Unless the food preparation had icing to squeeze through tubes into edible masterpieces or colored sugar sprinkles or edible BB's, I wasn't interested. I would rather rake leaves, weave bird's nests from fallen pine needles, climb trees, draw, write, read, play hide and seek and freeze tag, explore the woods, glue paper together, rummage through the trash can for objects to meld into some semblance of something approaching art, play football, or deconstruct my room.
The problem was compounded by my innate sense of right and wrong, of inequality and justice. I was usually sent to the kitchen with a tone that spoke as loudly as the words. The statement or implication was that because I had a uterus, I existed to feed those with penises. Being sent to the kitchen because I was a girl, and possibly because I was a child annoying a parent who wanted me out of the room, did not sit well, because it did not make sense. Not that I've always been sensible. But making sense to me, even in an nonsensical way, seems paramount, at least at times when I want it to.

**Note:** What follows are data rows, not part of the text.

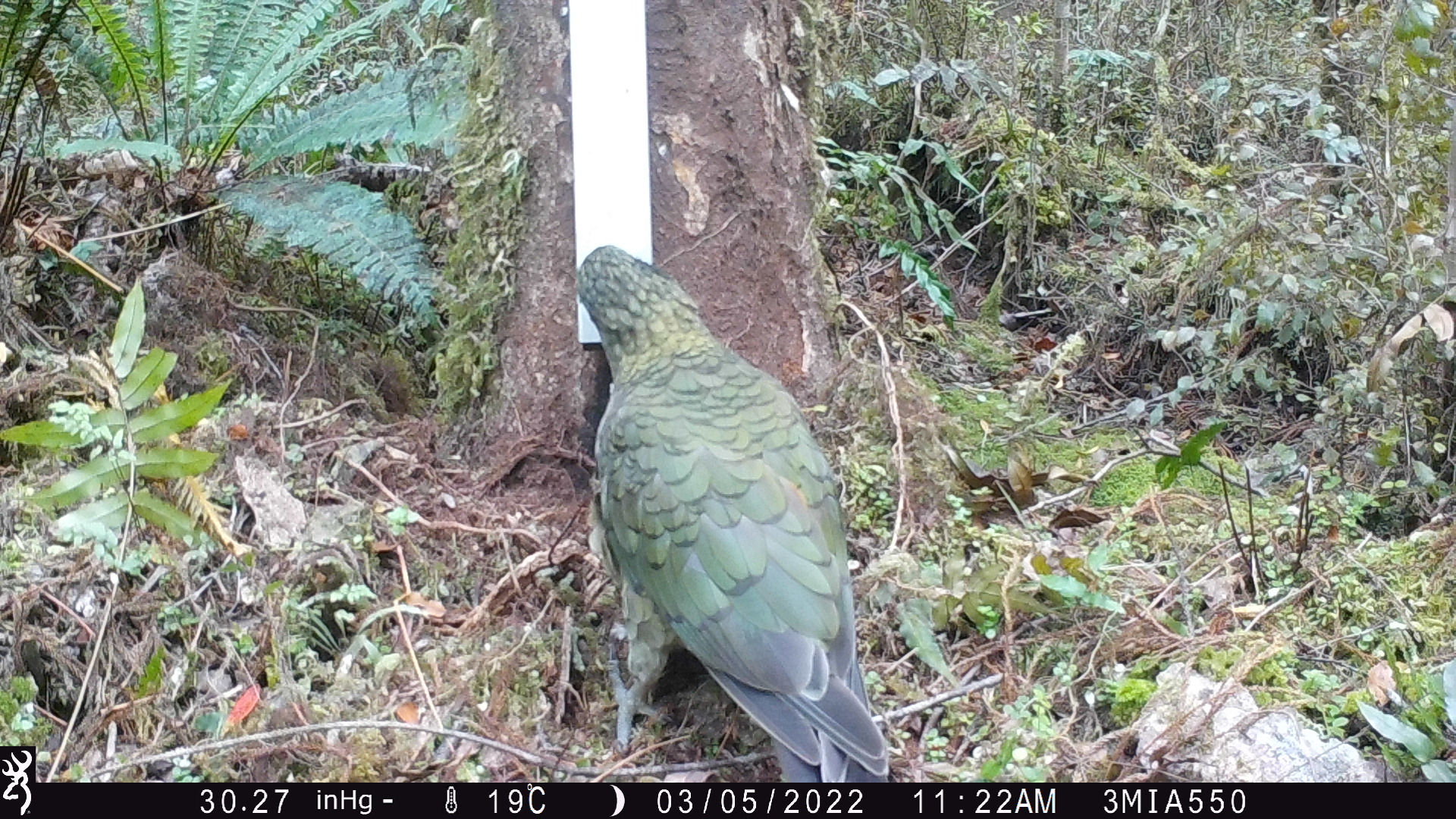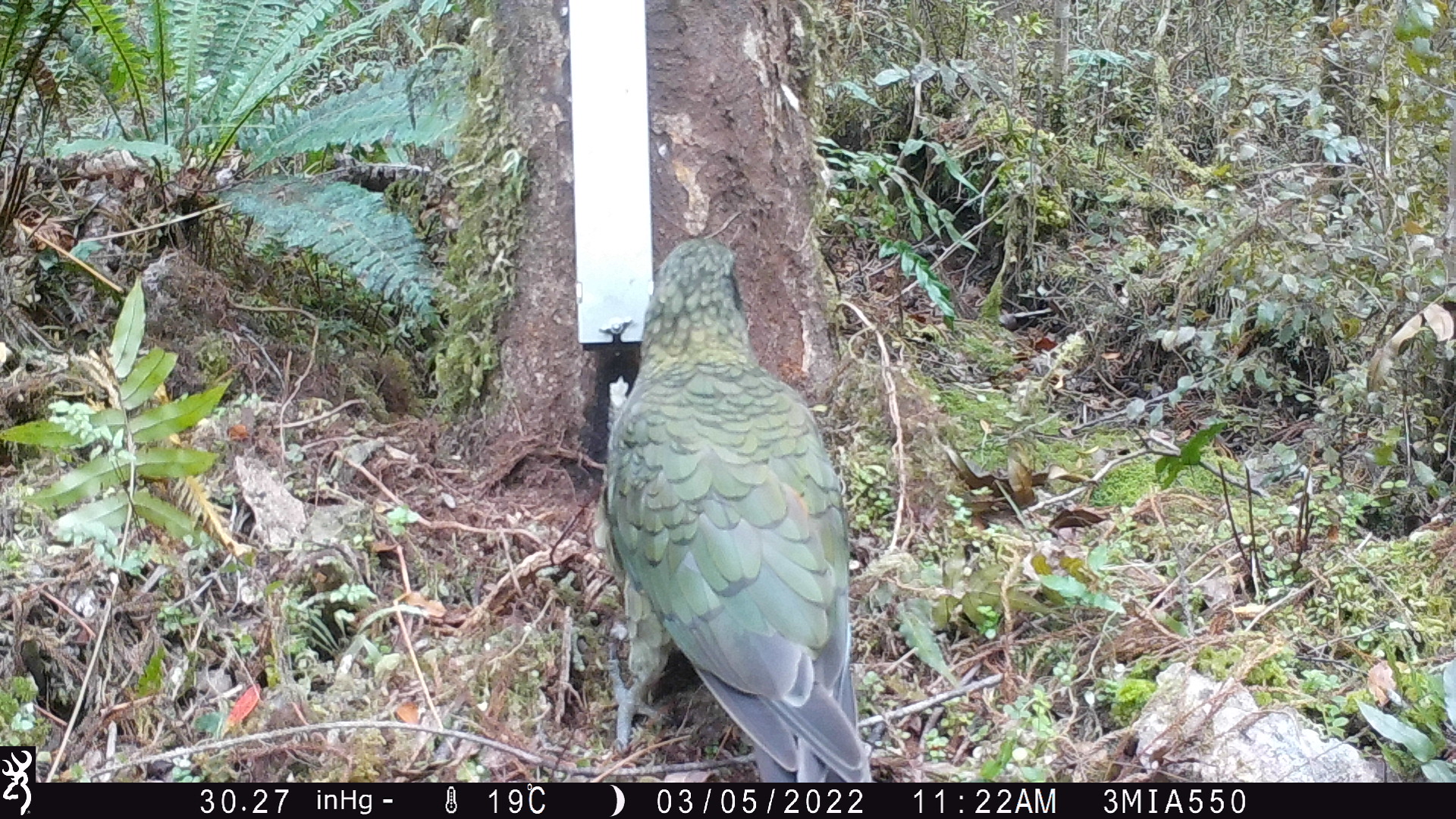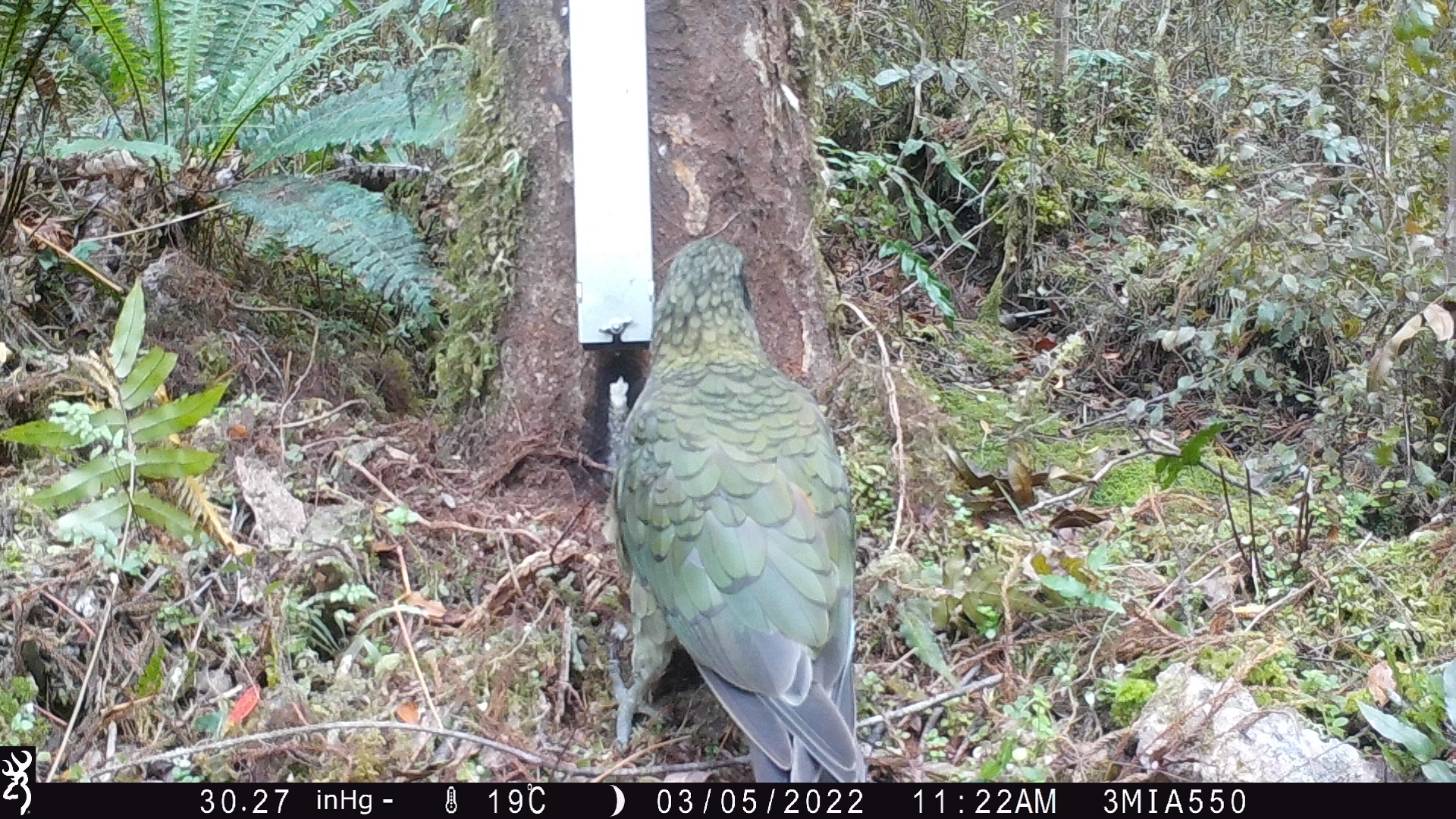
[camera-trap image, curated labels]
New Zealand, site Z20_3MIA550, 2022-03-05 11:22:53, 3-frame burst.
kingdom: Animalia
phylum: Chordata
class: Aves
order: Psittaciformes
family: Strigopidae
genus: Nestor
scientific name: Nestor notabilis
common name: kea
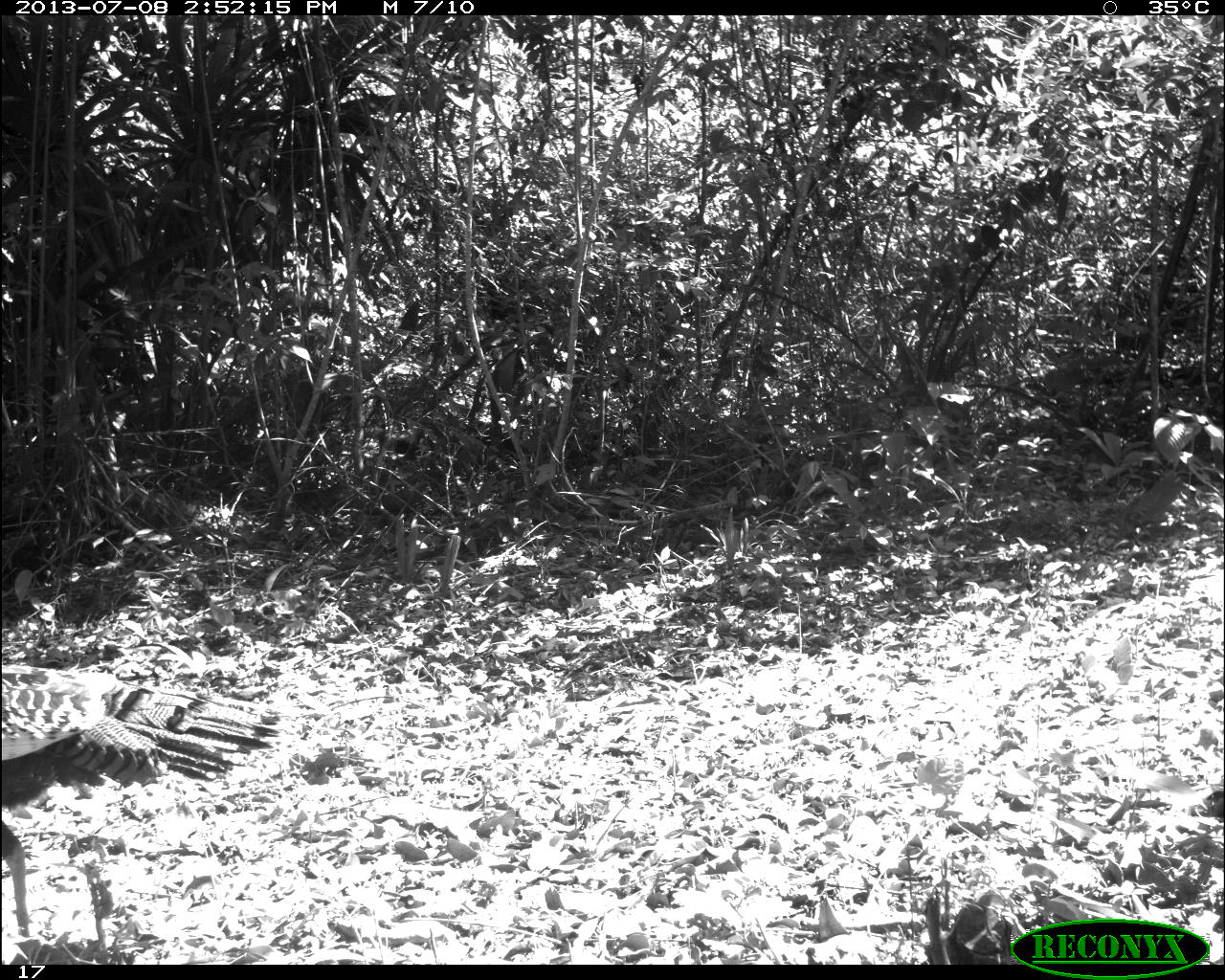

But this is all a huge detour along the path of my thoughts and one to which I hope to return.
This week I learned from the Family Services Coordinator at my daughter's school that she was getting lots of requests for food for the holidays, more than last year, and more from two-parent-working families than in her memory. These families depend upon the free breakfast and lunch our school provides to feed their children and make ends meet each week. When the children are home all week, the families have to provide these meals. Many are finding they do not have the means to do so.
My daughter's holiday will probably look a lot like mine growing up, only all of us will cook, decorate, make craft projects, work in the yard, and ride the carousel. We try hard to look at everything as a matter of curiosity, a task to be figured out and mastered and not divvied up by anatomy.
I'm looking forward to my daughter being home with me for two weeks, to baking Christmas cookies with icing you squeeze through tubes into edible masterpieces, to hot cider and popcorn to eat and to string for decoration, to taking her outside to fill the bird feeder so that even the birds of the air have food when they come to our yard.
And some mother at my daughter's school is looking to her daughter's/son's holiday homecoming with bittersweet thoughts.
Sure, we can and do provide assistance to these families in many ways. But where's the root of this blackberry bush, this scotch broom, this running bamboo? How do we make the world more just, so that every parent can mark the days off the calendar with expectant joy of a child being home for a little while?
The Gospel resounds in my ears this Advent: In as much as you have done it to one of the least of these, you have done it to me... Let's feed each other and let's change the world so that all have enough without having to beg, but even if -- when -- the world becomes completely equitable, let's still feed each other.